***** Provided data *****
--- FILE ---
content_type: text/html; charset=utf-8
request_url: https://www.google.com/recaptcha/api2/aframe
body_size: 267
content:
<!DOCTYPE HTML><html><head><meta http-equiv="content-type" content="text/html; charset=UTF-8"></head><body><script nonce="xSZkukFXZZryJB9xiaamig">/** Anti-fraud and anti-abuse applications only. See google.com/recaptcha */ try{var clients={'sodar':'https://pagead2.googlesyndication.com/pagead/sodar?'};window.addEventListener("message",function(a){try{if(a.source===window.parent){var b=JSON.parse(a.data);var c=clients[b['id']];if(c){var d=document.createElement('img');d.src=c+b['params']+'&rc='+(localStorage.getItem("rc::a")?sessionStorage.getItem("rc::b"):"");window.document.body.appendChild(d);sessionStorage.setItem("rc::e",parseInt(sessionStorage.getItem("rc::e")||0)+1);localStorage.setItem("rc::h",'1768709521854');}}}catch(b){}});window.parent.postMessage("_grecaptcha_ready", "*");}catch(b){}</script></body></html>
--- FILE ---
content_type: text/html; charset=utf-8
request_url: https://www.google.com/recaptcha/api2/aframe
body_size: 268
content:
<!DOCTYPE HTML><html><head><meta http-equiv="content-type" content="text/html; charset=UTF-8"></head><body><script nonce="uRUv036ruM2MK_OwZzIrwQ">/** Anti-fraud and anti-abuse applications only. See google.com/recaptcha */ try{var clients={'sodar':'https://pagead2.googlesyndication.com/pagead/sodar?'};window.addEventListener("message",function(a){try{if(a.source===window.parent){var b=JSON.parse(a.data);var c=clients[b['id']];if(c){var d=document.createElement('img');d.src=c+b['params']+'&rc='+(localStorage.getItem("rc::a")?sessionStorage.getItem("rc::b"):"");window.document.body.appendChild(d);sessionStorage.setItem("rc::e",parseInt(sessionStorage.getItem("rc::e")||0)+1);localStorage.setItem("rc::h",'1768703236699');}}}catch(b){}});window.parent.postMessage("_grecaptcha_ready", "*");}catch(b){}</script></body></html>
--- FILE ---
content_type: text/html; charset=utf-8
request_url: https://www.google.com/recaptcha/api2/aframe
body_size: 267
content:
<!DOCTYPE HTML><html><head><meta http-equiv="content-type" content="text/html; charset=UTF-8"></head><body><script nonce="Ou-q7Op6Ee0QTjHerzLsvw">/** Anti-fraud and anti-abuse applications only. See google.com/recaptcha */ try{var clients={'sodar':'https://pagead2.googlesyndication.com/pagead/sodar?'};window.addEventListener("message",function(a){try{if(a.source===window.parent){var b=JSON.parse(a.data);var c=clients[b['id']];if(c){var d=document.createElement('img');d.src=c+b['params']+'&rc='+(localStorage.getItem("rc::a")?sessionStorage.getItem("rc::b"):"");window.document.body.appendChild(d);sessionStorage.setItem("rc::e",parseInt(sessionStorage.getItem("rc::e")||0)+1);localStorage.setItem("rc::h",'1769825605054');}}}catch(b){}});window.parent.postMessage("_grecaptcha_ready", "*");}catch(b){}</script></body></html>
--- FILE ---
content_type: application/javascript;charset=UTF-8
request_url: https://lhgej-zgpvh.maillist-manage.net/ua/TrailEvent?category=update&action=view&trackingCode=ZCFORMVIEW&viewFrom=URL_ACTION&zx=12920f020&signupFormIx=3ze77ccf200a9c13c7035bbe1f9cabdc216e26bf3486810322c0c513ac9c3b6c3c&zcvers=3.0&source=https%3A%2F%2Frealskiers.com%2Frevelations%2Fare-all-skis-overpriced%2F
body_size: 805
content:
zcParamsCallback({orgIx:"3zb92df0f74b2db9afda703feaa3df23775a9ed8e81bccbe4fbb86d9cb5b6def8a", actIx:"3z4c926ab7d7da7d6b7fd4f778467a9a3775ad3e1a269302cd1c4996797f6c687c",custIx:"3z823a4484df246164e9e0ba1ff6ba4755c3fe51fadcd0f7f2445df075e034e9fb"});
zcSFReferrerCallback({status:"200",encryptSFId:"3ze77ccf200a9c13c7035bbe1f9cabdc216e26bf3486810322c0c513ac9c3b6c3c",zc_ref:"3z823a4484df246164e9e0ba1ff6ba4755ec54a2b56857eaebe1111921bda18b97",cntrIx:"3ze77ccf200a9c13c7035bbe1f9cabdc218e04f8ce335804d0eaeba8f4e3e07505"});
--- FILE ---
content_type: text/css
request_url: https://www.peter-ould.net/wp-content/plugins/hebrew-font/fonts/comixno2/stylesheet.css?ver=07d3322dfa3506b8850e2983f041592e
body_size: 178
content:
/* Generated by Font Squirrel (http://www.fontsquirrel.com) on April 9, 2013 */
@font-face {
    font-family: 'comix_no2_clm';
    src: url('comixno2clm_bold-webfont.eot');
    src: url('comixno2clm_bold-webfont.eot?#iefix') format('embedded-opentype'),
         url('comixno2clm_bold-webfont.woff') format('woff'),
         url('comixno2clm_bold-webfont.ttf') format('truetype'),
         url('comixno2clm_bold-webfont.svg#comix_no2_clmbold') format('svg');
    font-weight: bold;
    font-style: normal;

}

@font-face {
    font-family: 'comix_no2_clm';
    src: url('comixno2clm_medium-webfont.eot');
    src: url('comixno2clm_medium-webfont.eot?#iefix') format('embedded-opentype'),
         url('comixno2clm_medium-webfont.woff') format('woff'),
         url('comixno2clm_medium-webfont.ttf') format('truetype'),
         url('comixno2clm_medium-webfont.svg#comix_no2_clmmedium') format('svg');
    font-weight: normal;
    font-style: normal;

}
*****
**Activity:** Print the line containing "font-weight: bold;" and every line after it to the end of the records above, exactly as written, and nothing else.

**Response:**
    font-weight: bold;
    font-style: normal;

}

@font-face {
    font-family: 'comix_no2_clm';
    src: url('comixno2clm_medium-webfont.eot');
    src: url('comixno2clm_medium-webfont.eot?#iefix') format('embedded-opentype'),
         url('comixno2clm_medium-webfont.woff') format('woff'),
         url('comixno2clm_medium-webfont.ttf') format('truetype'),
         url('comixno2clm_medium-webfont.svg#comix_no2_clmmedium') format('svg');
    font-weight: normal;
    font-style: normal;

}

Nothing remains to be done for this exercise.